### PROVIDED PASSAGE

* BEGIN *

Morgan Stanley provided significant backing to New Century, which had become the second largest US subprime lender by 2006.[37] New Century had a $3 billion line of credit with Morgan Stanley and borrowed $1.5 billion from the bank. New Century used this money to fund subprime loans, which Morgan Stanley would then package and sell to institutional investors like pension funds. The credit extended by firms like Morgan Stanley has been described as “the lifeblood of subprime mortgage companies,[38]

In his expose of Wall Street, former Morgan Stanley trader Frank Parnoy explained how, through their demand for mortgages to package into CDO’s, banks made the subprime mortgage crisis worse: “When mortgage lenders such as New Century Financial Corporation and Countrywide Financial saw the insatiable demand for risky loans, they began making too-good-to-be-true loan offers to anyone they could find. Many people have criticized these lenders for unscrupulous practices. Others have criticized borrowers for taking loans they couldn’t possibly repay. Much of that criticism is fair, but it ignores the big picture. The driving force behind the explosion of subprime mortgage lending in the U.S. was neither lenders nor borrowers. It was the arrangers of CDOs. They were the ones supplying the cocaine. The lenders and borrowers were just mice pushing the button.”[39]

Morgan Stanley created financial derivatives based on subprime mortgages that it bet would decline in value. The Wall Street Journal reported in May 2010 that federal prosecutors were looking into whether Morgan Stanley had misled investors about mortgage-related investments it designed and bet against. Two deals in particular, called the "Dead Presidents" deals, were structured in a way that magnified losses if the value of mortgage bonds declined. The Wall Street Journal stated: “Morgan Stanley traders took the more profitable, bearish side of these transactions, according to traders. These positions weren't disclosed in some deals. It couldn't be determined how much money Morgan Stanley made with these wagers.” Morgan Stanley CEO James Gorman said he had no knowledge of a Justice Department investigation into these deals.[40]

Massachusett’s Case Against Morgan Stanley

Morgan Stanley was criticized by the Massachusetts’ Attorney General for knowing New Century’s subprime lending practices were unsound, yet continuing to fund and securitize New Century’s loans that the Attorney General claimed were “designed to fail.” The bank funded New Century into 2007 even when other banks were refusing to lend to it and New Century was on the verge of bankruptcy. In March 2007 Morgan Stanley gave yet another loan to New Century that allowed the ailing firm to make one last round of subprime lending. At one point Morgan Stanley had refused to fund New Century mortgages that were made with no documentation on the borrowers’ credit worthiness, but relented after New Century threatened to take its business elsewhere. Through 2006 and into 2007, Morgan Stanley sold subprime investments to the Massachusetts Pension Reserves Investment Trust and the Massachusetts Municipal Depository Trust, resulting in significant losses to these entities.[41]

Morgan Stanley paid $102 million in 2010 to settle the case taken against it by Massachusetts Attorney General Martha Coakley. In a media statement announcing this settlement, [42] Coakley said the focus of the settlement and her office’s investigation was “Morgan Stanley’s role in facilitating predatory lending by New Century…” Coakley’s investigation was not only into the predatory lenders operating in Massachusetts but as well into the “investment banks who played a critical role in enabling the unsound lending model to last for so long here.” In addition to paying $102 million, Morgan Stanley agreed to change its practices to avoid what Coakley termed “facilitation of unfair lending.” Morgan Stanley agreed not to make unfair subprime loans itself and to ensure it did not give financial backing to others to make these loans.

* END *

### INSTRUCTIONS TO FOLLOW
Answer these from the passage on Morgan Stanley and New Century:
(a) How large was New Century's line of credit with Morgan Stanley?
(b) What name was given to the two deals the Wall Street Journal described as magnifying losses if mortgage bond values fell?
(c) How much did Morgan Stanley pay in 2010 to settle the Massachusetts case?

### ENTRIES SUPPLIED

* BEGIN *

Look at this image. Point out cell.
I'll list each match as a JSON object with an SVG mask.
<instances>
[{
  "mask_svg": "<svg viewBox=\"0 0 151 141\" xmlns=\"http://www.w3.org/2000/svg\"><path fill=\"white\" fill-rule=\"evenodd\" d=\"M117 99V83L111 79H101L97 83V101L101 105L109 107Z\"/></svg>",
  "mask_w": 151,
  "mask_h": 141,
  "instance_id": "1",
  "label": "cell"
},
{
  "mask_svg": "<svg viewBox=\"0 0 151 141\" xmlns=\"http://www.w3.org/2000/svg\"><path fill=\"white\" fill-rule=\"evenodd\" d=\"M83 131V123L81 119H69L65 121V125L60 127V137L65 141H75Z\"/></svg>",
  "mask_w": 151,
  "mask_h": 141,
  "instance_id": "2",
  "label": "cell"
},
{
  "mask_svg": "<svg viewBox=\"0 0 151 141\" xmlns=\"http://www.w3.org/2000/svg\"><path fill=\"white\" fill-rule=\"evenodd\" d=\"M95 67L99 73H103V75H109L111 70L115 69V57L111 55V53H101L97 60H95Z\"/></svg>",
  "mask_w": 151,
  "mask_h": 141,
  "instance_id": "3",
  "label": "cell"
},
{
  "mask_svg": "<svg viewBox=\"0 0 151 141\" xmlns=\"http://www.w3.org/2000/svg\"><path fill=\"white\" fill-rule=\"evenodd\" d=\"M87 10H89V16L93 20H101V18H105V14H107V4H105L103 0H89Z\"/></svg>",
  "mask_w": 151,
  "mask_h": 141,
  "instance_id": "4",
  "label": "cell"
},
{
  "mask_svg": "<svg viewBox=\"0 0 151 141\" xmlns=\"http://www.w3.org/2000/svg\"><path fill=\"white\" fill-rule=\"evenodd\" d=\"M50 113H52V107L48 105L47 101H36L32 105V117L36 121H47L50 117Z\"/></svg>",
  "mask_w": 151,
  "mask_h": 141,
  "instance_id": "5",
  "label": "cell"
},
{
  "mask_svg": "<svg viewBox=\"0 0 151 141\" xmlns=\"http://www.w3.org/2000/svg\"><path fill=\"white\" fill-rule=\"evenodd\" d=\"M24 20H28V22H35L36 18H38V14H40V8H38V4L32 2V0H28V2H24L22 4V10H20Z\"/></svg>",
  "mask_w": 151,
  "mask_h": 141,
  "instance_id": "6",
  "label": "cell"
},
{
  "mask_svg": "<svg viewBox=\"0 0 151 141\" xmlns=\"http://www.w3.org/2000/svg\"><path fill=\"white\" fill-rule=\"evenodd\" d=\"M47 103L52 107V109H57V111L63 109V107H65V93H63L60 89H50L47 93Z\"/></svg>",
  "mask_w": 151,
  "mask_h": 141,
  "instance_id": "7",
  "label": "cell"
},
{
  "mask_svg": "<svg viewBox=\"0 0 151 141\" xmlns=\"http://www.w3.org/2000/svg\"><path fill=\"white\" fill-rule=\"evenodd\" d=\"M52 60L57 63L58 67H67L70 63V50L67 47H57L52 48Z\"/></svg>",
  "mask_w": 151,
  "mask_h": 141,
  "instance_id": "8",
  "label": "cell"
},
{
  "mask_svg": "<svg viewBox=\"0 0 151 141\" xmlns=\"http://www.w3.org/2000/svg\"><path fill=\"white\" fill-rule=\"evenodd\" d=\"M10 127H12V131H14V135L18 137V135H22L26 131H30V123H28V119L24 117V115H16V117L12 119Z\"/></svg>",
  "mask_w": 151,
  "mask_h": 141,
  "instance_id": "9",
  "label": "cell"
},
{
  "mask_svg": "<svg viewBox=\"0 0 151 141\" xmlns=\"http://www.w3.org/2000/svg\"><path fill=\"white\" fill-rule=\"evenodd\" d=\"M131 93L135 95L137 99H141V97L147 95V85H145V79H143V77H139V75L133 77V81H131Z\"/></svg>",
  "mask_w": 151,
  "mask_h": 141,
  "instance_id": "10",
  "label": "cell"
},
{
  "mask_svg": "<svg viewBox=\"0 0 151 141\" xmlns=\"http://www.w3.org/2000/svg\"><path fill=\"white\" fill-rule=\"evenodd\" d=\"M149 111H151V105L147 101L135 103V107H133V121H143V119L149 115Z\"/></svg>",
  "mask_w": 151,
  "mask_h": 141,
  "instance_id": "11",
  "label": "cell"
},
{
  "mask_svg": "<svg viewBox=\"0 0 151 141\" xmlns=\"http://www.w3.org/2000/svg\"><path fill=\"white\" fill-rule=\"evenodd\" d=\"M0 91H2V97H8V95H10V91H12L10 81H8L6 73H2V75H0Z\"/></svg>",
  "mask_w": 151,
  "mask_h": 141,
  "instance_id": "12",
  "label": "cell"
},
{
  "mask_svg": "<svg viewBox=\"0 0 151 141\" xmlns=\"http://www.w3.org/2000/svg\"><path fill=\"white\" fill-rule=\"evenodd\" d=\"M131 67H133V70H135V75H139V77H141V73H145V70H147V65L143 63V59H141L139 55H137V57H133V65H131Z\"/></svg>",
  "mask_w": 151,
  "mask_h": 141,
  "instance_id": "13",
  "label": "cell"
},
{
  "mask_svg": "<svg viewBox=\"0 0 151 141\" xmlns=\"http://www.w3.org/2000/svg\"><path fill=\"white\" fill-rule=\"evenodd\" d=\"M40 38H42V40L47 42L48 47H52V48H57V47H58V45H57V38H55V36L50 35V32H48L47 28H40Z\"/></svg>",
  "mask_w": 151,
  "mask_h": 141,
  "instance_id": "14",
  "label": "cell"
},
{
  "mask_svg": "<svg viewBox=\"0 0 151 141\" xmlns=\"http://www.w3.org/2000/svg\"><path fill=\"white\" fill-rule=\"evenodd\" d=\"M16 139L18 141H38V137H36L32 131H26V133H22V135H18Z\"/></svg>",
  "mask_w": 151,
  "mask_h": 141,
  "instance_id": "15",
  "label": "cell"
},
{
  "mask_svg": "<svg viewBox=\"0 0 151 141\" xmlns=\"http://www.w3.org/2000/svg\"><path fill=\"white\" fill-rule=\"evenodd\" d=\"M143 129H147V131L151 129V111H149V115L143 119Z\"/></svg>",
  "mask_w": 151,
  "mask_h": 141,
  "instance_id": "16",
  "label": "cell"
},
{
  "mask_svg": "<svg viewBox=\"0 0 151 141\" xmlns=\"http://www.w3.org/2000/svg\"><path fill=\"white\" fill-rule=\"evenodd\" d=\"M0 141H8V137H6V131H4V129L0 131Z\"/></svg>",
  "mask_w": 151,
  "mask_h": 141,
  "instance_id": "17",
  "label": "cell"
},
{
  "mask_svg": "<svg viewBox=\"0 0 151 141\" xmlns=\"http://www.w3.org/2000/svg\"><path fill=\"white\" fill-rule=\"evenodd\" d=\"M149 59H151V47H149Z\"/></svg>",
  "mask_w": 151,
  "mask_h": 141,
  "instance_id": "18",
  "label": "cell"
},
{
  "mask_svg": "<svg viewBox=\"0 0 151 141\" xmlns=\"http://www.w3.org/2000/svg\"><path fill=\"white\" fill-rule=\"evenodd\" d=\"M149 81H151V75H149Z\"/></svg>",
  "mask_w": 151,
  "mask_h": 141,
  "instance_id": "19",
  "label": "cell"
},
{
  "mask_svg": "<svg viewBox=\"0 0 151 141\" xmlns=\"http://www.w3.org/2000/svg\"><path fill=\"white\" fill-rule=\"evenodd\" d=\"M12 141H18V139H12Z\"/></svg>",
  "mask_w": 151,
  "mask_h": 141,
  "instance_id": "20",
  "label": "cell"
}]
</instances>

* END *

### ANSWER TO THIS TASK
(a) $3 billion
(b) The "Dead Presidents" deals
(c) $102 million